+++ Exercise inputs

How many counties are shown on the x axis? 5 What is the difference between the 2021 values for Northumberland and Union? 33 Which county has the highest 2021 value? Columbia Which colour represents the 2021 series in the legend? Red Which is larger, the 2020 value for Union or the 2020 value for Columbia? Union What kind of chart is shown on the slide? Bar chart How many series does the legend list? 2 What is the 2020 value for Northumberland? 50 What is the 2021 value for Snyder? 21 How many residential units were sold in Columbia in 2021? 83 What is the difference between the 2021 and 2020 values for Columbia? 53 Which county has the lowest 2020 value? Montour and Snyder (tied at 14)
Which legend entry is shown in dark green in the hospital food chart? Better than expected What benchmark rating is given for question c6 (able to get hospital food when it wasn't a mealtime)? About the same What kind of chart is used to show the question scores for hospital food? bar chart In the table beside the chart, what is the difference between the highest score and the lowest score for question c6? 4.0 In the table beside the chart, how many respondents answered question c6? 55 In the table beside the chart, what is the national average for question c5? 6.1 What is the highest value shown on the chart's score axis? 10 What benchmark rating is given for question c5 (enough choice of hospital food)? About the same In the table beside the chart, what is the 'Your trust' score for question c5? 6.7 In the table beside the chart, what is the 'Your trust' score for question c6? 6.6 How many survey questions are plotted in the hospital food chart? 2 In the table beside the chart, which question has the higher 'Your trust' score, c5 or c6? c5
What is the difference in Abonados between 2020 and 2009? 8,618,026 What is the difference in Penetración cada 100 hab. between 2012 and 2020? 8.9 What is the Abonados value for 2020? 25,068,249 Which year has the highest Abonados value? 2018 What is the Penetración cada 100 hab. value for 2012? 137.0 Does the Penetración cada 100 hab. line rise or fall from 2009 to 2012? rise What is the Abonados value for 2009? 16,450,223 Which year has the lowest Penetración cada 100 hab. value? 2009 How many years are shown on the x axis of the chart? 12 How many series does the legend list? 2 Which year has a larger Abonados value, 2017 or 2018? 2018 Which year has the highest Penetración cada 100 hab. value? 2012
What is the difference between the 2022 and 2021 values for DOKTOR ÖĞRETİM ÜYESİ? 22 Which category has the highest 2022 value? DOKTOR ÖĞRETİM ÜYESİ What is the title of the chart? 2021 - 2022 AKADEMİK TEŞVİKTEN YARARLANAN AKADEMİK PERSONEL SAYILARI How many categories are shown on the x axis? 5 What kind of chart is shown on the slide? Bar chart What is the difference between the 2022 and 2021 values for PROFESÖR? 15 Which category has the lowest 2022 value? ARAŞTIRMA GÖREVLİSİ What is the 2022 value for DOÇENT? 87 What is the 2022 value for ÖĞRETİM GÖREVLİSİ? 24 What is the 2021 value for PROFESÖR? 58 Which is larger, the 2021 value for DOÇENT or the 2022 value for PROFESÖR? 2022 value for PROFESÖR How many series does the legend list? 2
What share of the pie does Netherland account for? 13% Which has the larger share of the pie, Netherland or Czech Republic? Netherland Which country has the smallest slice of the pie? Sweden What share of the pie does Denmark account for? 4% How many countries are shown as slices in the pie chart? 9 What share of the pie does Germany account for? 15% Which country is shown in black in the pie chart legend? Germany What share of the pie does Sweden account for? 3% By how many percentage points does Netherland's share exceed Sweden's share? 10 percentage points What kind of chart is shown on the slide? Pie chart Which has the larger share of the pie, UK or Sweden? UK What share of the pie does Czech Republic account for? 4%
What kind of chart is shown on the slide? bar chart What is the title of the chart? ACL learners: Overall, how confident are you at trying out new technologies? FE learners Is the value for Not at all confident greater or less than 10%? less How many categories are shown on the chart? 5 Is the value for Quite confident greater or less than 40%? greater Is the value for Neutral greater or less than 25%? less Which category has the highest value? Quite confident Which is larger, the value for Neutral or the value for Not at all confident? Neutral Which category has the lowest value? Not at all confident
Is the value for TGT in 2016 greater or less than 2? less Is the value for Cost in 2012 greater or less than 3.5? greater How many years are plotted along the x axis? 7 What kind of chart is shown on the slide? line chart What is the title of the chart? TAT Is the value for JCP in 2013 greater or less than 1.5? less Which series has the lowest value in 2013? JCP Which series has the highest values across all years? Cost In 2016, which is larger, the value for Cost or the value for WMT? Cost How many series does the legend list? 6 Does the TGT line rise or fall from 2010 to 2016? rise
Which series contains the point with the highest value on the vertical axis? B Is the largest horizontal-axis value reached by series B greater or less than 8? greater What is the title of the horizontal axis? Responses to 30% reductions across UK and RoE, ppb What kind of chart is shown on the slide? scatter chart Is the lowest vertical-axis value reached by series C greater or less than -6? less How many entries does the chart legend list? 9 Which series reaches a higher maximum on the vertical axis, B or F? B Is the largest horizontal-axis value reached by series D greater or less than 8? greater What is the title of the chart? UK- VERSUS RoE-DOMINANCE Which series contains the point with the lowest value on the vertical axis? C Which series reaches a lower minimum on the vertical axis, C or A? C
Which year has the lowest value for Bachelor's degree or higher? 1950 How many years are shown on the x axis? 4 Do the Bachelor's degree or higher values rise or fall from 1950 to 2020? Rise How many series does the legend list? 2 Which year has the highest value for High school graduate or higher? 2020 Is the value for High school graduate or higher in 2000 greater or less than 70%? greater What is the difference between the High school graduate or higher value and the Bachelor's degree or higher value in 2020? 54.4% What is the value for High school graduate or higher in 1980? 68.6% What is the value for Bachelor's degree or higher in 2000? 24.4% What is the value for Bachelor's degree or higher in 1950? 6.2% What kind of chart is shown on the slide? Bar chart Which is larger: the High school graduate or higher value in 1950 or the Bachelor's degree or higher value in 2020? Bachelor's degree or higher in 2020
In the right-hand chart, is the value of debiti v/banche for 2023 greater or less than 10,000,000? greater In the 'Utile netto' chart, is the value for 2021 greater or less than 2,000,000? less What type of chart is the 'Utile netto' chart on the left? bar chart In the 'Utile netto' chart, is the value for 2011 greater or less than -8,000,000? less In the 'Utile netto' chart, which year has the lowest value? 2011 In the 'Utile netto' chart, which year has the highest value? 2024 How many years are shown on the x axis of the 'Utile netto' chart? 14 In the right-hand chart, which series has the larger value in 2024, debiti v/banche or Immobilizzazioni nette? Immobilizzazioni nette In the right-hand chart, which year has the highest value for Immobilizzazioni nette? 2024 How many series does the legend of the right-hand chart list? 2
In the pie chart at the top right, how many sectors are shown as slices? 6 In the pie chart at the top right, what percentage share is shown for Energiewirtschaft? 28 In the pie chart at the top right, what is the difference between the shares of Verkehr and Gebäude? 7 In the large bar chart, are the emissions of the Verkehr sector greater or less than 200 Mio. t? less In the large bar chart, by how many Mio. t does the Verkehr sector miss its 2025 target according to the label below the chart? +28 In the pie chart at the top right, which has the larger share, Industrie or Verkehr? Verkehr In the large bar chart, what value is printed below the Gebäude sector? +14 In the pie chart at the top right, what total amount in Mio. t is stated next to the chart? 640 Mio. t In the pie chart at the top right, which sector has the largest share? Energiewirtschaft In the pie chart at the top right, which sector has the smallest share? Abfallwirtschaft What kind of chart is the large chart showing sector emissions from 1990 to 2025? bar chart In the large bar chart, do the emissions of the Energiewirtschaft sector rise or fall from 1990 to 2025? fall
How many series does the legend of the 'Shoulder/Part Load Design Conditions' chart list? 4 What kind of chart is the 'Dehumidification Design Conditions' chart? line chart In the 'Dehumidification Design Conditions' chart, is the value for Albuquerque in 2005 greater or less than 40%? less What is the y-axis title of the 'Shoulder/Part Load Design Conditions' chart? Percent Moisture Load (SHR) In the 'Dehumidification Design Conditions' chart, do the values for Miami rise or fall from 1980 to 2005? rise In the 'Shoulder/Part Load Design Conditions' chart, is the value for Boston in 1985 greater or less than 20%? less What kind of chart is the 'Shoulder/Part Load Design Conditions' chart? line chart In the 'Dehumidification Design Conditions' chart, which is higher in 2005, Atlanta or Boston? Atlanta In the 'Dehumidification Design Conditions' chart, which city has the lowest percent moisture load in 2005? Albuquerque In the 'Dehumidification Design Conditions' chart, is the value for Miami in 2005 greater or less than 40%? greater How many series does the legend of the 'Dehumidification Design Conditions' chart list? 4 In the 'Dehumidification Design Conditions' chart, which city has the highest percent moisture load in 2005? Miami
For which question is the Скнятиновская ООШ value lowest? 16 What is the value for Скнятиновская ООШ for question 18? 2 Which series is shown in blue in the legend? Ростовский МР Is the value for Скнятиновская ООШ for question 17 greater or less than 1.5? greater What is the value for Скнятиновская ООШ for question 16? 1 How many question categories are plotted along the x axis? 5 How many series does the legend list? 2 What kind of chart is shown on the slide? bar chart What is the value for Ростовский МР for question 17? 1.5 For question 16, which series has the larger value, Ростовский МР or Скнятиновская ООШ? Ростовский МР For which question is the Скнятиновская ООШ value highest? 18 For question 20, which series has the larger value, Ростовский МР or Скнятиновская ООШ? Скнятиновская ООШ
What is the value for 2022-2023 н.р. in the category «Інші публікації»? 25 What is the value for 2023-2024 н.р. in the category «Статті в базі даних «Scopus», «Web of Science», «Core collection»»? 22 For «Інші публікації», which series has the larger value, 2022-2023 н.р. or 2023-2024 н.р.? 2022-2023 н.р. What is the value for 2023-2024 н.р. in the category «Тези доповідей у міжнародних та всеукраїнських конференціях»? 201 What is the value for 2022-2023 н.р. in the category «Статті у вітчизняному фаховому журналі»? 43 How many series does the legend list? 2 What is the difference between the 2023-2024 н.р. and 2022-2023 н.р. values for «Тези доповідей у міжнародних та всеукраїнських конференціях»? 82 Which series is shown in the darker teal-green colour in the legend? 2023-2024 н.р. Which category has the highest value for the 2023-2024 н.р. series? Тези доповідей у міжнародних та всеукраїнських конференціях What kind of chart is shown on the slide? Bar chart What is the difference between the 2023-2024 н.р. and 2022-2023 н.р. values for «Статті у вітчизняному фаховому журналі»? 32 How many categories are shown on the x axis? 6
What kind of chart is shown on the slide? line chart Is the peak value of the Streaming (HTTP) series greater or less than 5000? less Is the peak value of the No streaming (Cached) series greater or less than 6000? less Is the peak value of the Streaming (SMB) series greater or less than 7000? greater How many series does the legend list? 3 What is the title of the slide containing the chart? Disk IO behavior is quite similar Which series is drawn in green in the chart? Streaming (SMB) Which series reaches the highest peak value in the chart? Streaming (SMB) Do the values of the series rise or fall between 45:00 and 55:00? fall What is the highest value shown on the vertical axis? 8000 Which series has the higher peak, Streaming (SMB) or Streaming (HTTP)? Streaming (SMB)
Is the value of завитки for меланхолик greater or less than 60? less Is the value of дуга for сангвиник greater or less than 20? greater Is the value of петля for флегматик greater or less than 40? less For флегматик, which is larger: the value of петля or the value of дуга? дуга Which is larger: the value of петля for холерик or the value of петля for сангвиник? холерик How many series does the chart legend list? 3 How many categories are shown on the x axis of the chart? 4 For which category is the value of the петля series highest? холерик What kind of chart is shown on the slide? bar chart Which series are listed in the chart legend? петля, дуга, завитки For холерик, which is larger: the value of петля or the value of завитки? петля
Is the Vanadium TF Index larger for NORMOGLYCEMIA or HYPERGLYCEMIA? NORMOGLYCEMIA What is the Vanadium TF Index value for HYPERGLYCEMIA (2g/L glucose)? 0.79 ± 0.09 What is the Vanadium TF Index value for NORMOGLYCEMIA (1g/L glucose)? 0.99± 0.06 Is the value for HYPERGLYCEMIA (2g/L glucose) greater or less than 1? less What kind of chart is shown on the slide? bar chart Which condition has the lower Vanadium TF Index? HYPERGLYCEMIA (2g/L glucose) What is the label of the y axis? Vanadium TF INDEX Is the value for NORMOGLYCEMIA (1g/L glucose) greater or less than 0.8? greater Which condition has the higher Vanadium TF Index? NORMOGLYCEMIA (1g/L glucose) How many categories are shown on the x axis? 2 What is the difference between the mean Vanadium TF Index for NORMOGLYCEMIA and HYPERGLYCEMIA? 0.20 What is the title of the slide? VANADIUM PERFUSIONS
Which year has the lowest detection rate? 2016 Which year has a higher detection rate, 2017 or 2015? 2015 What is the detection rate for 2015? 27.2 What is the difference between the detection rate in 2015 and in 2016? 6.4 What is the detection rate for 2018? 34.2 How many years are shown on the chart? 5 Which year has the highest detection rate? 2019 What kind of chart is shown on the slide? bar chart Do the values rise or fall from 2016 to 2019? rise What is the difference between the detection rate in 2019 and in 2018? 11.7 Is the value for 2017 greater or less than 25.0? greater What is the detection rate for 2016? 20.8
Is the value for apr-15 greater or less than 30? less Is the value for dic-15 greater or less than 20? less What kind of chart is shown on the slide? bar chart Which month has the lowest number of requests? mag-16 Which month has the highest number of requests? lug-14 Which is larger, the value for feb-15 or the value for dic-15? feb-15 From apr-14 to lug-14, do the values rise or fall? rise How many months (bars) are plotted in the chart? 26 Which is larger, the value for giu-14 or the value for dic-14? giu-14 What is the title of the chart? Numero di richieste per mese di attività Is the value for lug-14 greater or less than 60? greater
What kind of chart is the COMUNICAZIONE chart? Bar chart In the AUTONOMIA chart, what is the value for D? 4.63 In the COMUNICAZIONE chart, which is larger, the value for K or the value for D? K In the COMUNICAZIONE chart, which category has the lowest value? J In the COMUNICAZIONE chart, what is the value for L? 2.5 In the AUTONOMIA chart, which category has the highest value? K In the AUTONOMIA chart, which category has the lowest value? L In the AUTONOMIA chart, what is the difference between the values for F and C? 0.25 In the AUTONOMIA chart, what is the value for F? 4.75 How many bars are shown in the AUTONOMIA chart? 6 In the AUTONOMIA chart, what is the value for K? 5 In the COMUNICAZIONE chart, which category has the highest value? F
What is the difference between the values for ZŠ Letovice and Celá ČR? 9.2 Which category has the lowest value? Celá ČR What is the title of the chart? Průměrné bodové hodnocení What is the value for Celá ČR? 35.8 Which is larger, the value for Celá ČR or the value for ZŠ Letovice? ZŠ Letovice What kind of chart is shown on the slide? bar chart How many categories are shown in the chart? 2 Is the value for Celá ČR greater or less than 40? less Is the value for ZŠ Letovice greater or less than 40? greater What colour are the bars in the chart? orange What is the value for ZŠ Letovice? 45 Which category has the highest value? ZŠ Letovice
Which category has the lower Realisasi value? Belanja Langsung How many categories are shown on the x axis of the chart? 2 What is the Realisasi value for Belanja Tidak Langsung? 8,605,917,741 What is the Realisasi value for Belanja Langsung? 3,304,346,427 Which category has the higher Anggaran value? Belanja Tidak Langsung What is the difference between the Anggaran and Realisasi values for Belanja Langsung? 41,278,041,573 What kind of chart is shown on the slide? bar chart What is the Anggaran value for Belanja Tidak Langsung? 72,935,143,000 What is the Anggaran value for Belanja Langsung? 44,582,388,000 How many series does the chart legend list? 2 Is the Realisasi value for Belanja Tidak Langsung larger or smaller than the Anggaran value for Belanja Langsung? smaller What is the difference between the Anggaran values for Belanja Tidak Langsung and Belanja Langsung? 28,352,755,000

++++++

# Brief
In the entries from the start through the line containing "Which legend entry", change "legend" to "key" and write those lines out again with nothing else altered.

# Answer section
How many counties are shown on the x axis? 5 What is the difference between the 2021 values for Northumberland and Union? 33 Which county has the highest 2021 value? Columbia Which colour represents the 2021 series in the key? Red Which is larger, the 2020 value for Union or the 2020 value for Columbia? Union What kind of chart is shown on the slide? Bar chart How many series does the key list? 2 What is the 2020 value for Northumberland? 50 What is the 2021 value for Snyder? 21 How many residential units were sold in Columbia in 2021? 83 What is the difference between the 2021 and 2020 values for Columbia? 53 Which county has the lowest 2020 value? Montour and Snyder (tied at 14)
Which key entry is shown in dark green in the hospital food chart? Better than expected What benchmark rating is given for question c6 (able to get hospital food when it wasn't a mealtime)? About the same What kind of chart is used to show the question scores for hospital food? bar chart In the table beside the chart, what is the difference between the highest score and the lowest score for question c6? 4.0 In the table beside the chart, how many respondents answered question c6? 55 In the table beside the chart, what is the national average for question c5? 6.1 What is the highest value shown on the chart's score axis? 10 What benchmark rating is given for question c5 (enough choice of hospital food)? About the same In the table beside the chart, what is the 'Your trust' score for question c5? 6.7 In the table beside the chart, what is the 'Your trust' score for question c6? 6.6 How many survey questions are plotted in the hospital food chart? 2 In the table beside the chart, which question has the higher 'Your trust' score, c5 or c6? c5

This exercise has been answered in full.